Three years ago, however, they were not prepared for the topic of conversation my father introduced after our Father's Day lunch. In truth, neither was I. He wanted to openly discuss the end of his life.
That year had proved difficult for my father and our family. Heart disease, diabetes and a small stroke had battered his body. We became such frequent fliers to our local hospitals, nursing homes and rehabilitation facilities, that many of the staff knew us by first name. As a physician, I recognized that with each visit to the hospital, my father's options for medical care and chance at cure dwindled. But to many of the doctors who were caring for him, "giving up" was the furthest thing from their minds.
"One of your carotid arteries has a high-grade stenosis and we can clean the artery with surgery to prevent any additional strokes; think of it like Roto-Rooter for your brain pipes," suggested a vascular surgeon during one of his hospitalizations. On another occasion, a well-meaning interventional cardiologist recommended a heart catheterization to investigate another possible blockage.
Despite being an immigrant, my father was no foreigner to the modern American hospital landscape. He had undergone a blitz of medical procedures: numerous surgeries, three heart catheterizations, endoscopies, colonoscopies and whichever latest and greatest procedure was available. But this time, his reply to the doctors was starkly different. With his heavy Greek accent he replied, "Are you crazy? No more."
He had had enough of the health care system. But the health care system had not had enough of him.
I truly feel that both the vascular surgeon and the cardiologist thought that what they were recommending was the best course of action for my father. Yes, he had blockages in both his carotid arteries and in his heart arteries. But neither doctor asked my father what was important to him at this stage in his life.

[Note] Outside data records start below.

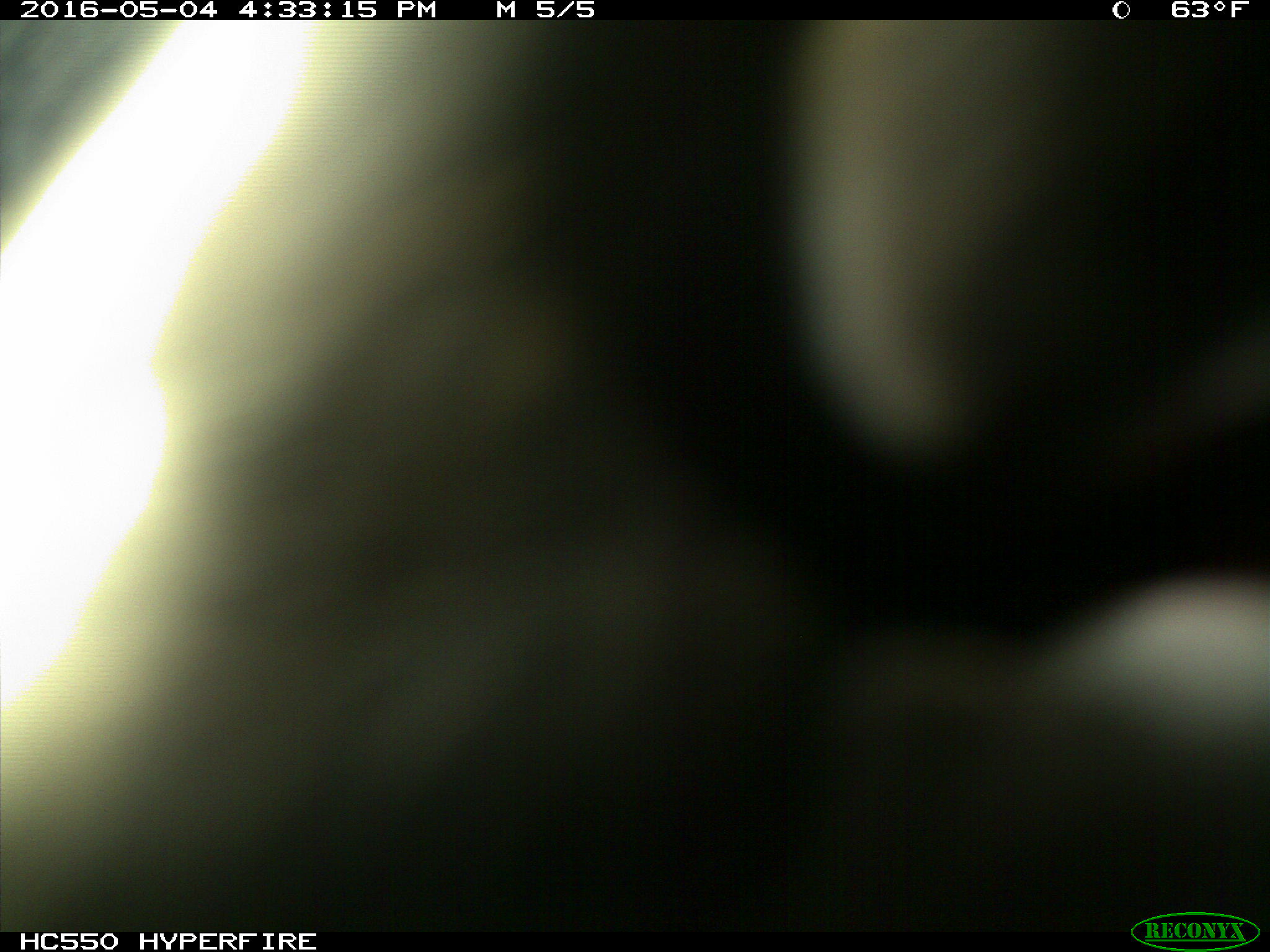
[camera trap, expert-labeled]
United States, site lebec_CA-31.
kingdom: Animalia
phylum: Chordata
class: Mammalia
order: Artiodactyla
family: Bovidae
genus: Bos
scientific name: Bos taurus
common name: domestic cow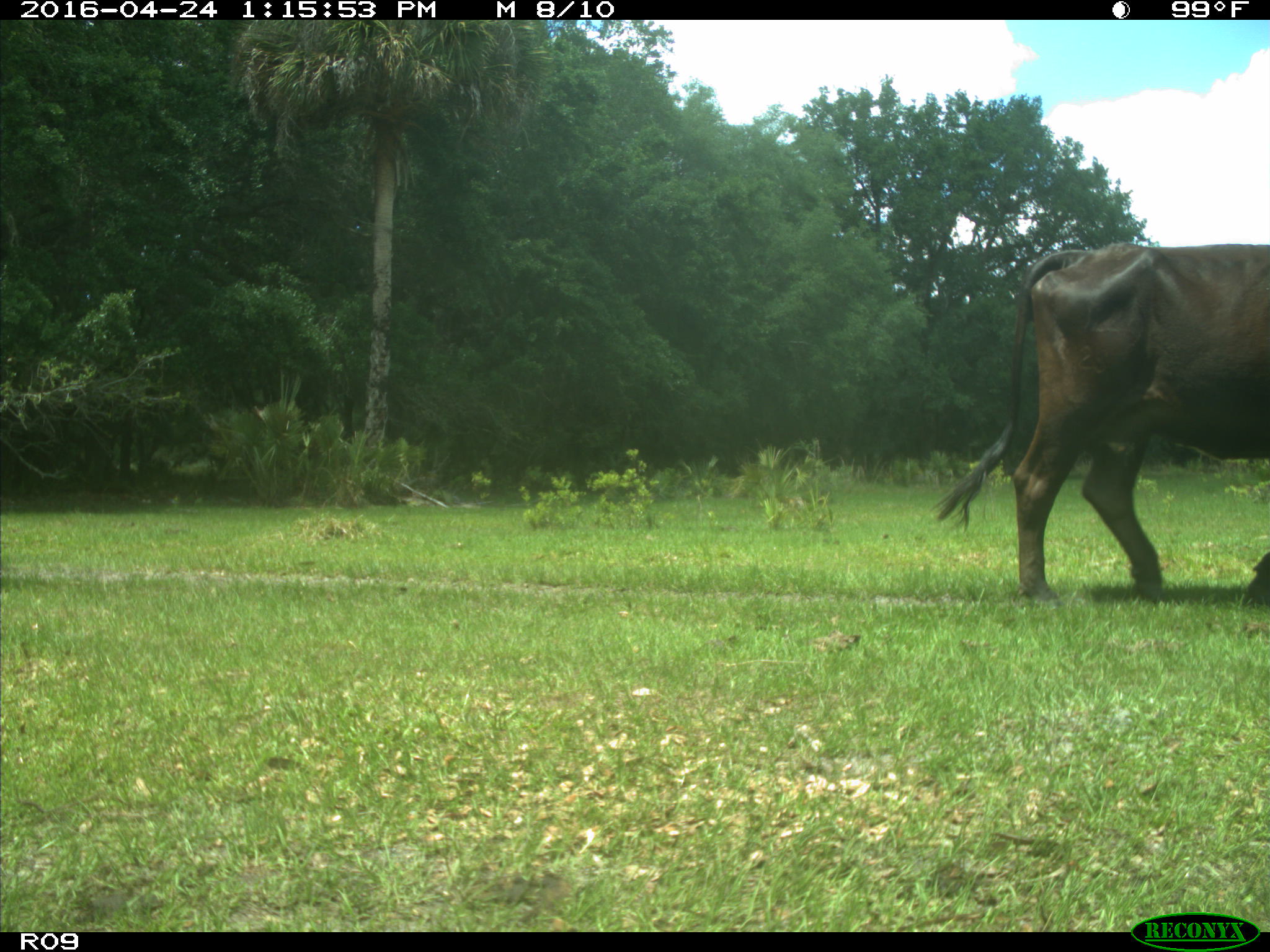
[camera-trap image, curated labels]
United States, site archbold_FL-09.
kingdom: Animalia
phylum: Chordata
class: Mammalia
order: Artiodactyla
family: Bovidae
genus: Bos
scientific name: Bos taurus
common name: domestic cow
Bos taurus (domestic cow).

Doctors like to tackle problems and fix them. And it is truly amazing what modern medicine has achieved in a relatively brief span of time. Can't breathe? We can fix that with breathing machines. Have a blood infection? We can fix that with powerful antibiotics. The tougher issue, however, is when to recognize that the small fixes do not change the larger picture, to recognize that fixing specific problems may not fix the whole patient.

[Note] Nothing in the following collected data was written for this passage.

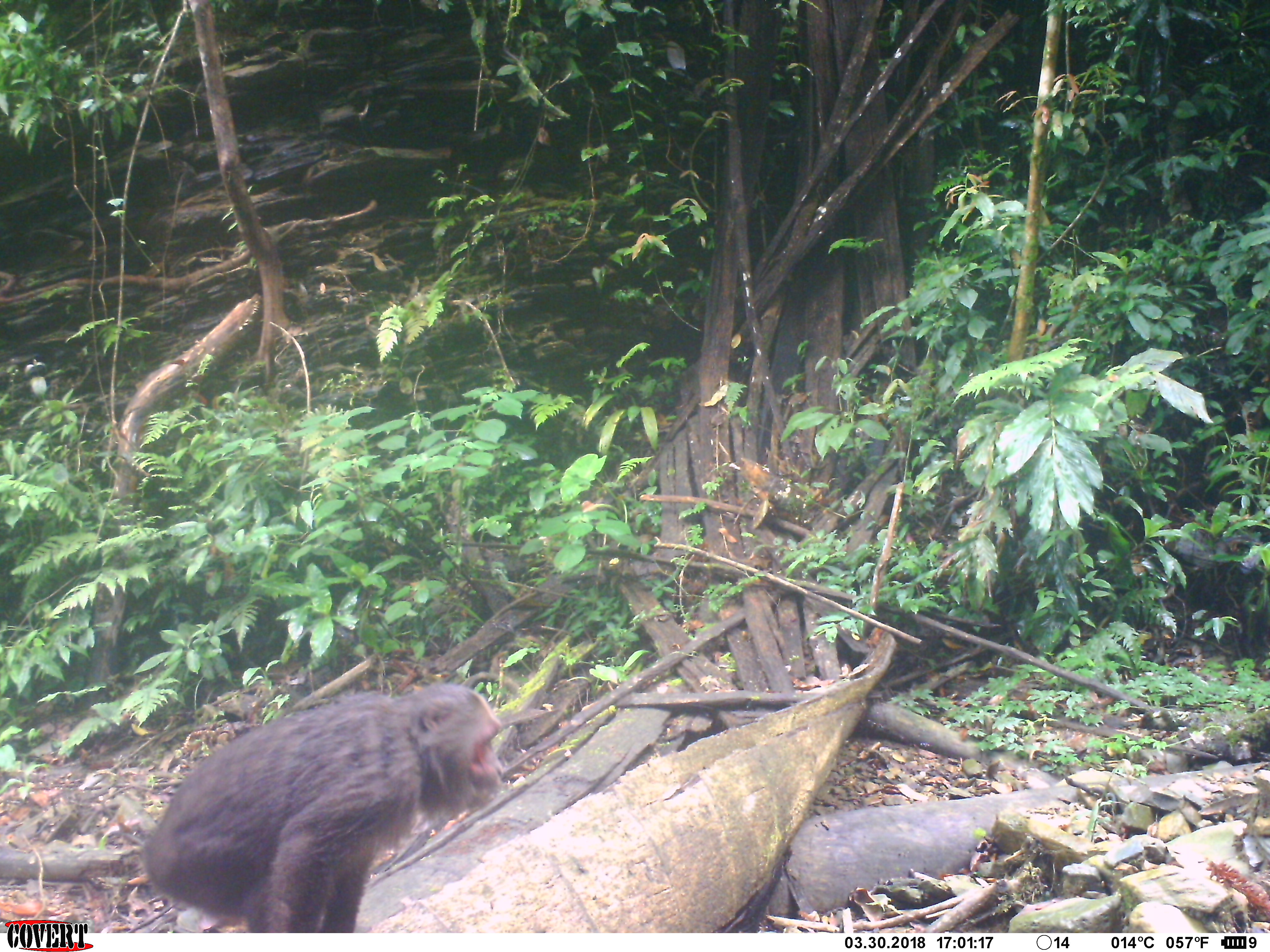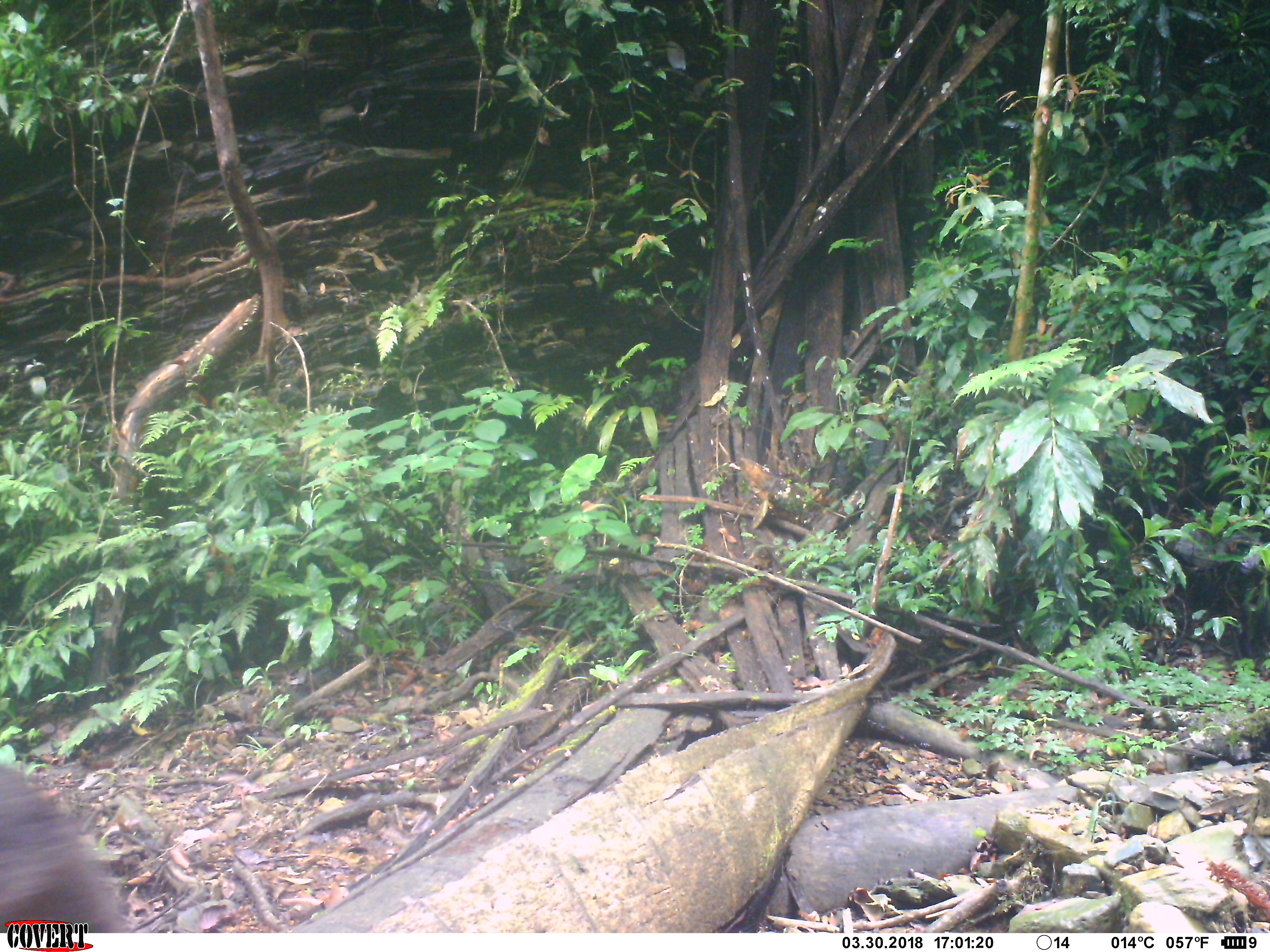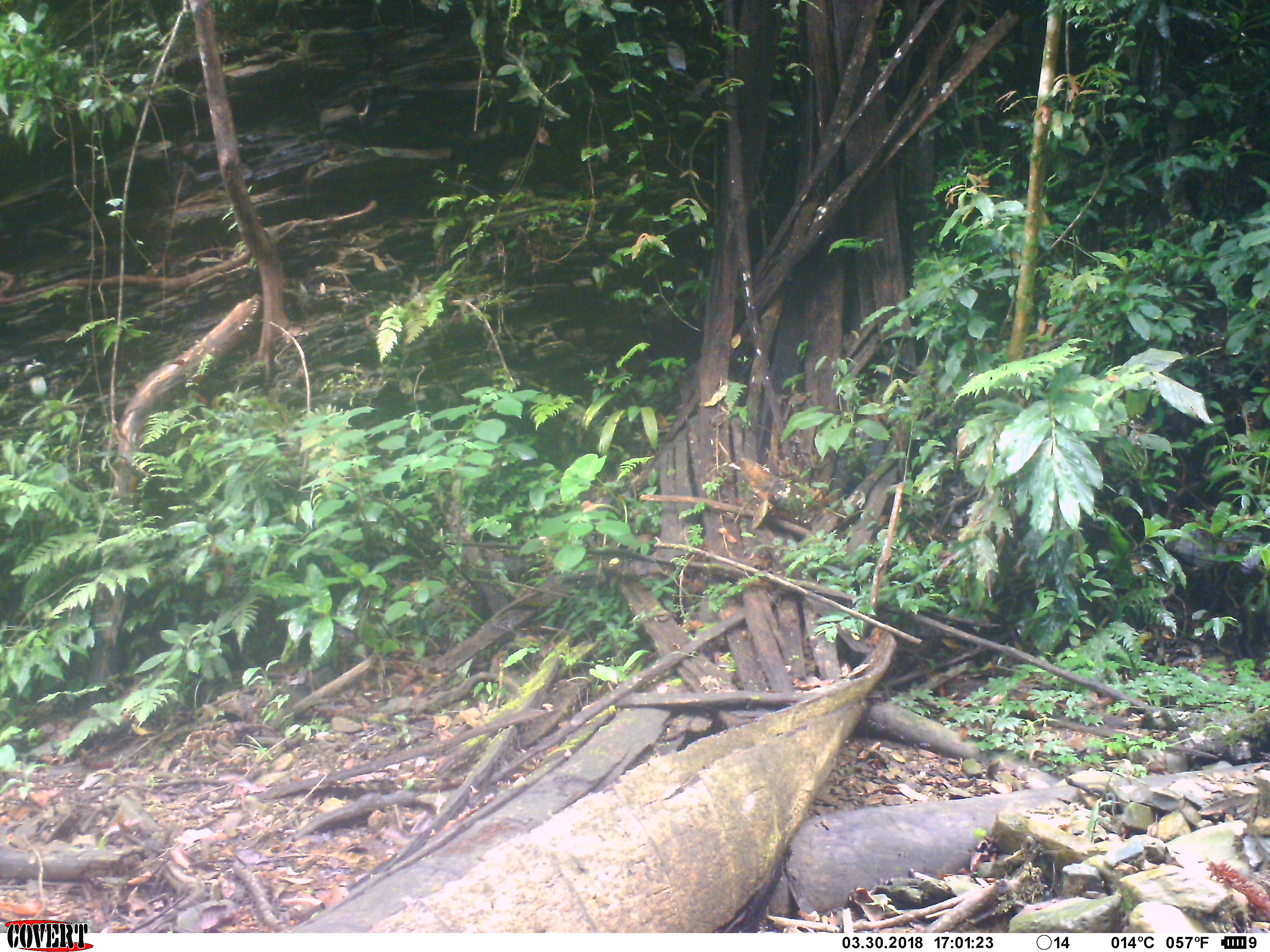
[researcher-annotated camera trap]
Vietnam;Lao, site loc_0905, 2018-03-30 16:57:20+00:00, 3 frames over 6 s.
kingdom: Animalia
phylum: Chordata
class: Mammalia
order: Primates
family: Cercopithecidae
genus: Macaca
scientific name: Macaca arctoides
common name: stump-tailed macaque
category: stump tailed macaque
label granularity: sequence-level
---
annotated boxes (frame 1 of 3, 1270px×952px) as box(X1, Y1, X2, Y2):
stump tailed macaque: box(144, 681, 504, 933)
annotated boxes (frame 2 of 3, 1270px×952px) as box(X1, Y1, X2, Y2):
stump tailed macaque: box(0, 765, 137, 933)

This is medicine's version of not seeing the forest for the trees. The vascular surgeon and cardiologist could repair my father's body, but how would that benefit him? Could he go on living in a way that was meaningful for him? Instead of searching for the next "fix," we need to know when to use -- or not use -- our growing tool kit of "fixes."
My father has been the lucky beneficiary of the latest cutting-edge technological breakthroughs in medical research, the most skilled surgeons and cardiologists, and the most sophisticated medical care delivered at some of the country's best hospitals. But after reviewing his options, he had decided that he did not want aggressive life-prolonging interventions. He also knew that he was not ready to pursue a purely comfort-oriented path. And so three Father's Days ago, he wanted to tell us, his family, about his preference for something in between, a path that would allow him to enjoy his life as best he could for as long as he could. He wanted to share with us his values -- about what makes a good life, and yes, a good death -- to guide our medical decision-making on his behalf. And he wanted us to see to it that he would spend his last days at home. "Make sure," he said "that I do not die in a hospital with all those machines."

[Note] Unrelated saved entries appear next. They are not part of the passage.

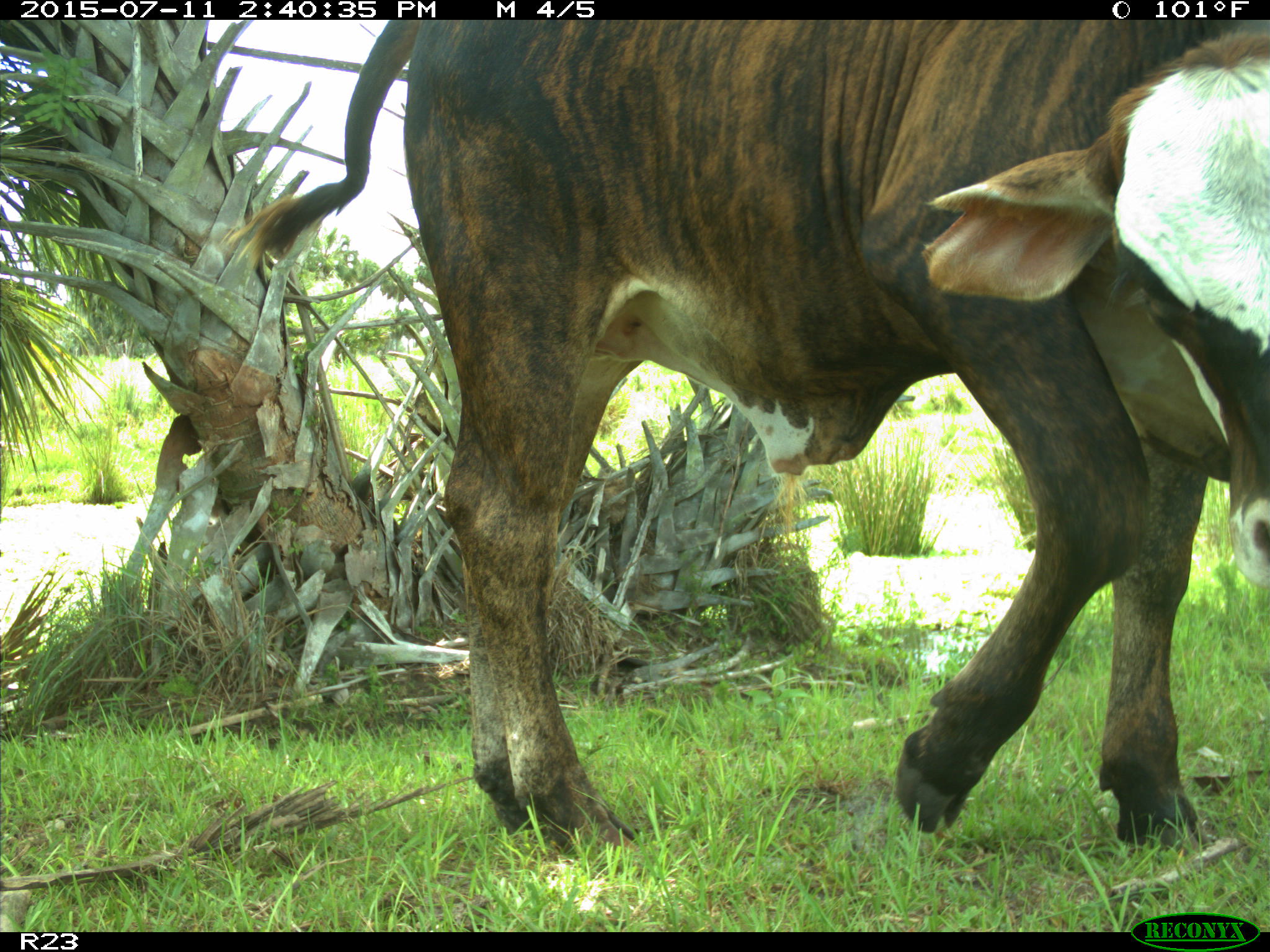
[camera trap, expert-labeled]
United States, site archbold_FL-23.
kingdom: Animalia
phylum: Chordata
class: Mammalia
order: Artiodactyla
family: Bovidae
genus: Bos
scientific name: Bos taurus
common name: domestic cow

Certainly I never expected that conversation three years ago, but I have come to see that discussing his death openly is a crucial affirmation of his life, including his beliefs and priorities. Having The Conversation acknowledges our mortality, and acknowledges that some day, perhaps next Father's Day, he will not be with us at dinner.
Americans receive some of the best health care money can buy; they also experience some of the worst deaths in the developed world. By most accounts, the American transformation of death from a natural process occurring at home to a medicalized event taking place outside of the home has been disastrous. What people need most on this journey is not the promise of the next new technology but rather a guide to help them navigate this dark forest in which we all will undoubtedly find ourselves. People need doctors who are honest enough and capable of explaining new technologies with the accompanying risks and benefits, and discussing whether those technologies would truly benefit them. The health care system is teeming with brilliant scientists, but there is a dearth of effective communicators and advocates.
My dad's gift to us -- his willingness to talk about these issues when we were together on Father's Day -- has helped my family make sure that we respect and honor his wishes so that he gets the right care, at the right time, and on his terms. My family has now grown accustomed to The Conversation, which my father introduces every year after our Father's Day lunch. It's his gift to us. It's also one of the most important conversations we ever had.
Angelo E. Volandes, MD, MPH is on faculty at Harvard Medical School and Massachusetts General Hospital. His first book, The Conversation: A Revolutionary Plan for End-of-Life Care, was just released by Bloomsbury Press.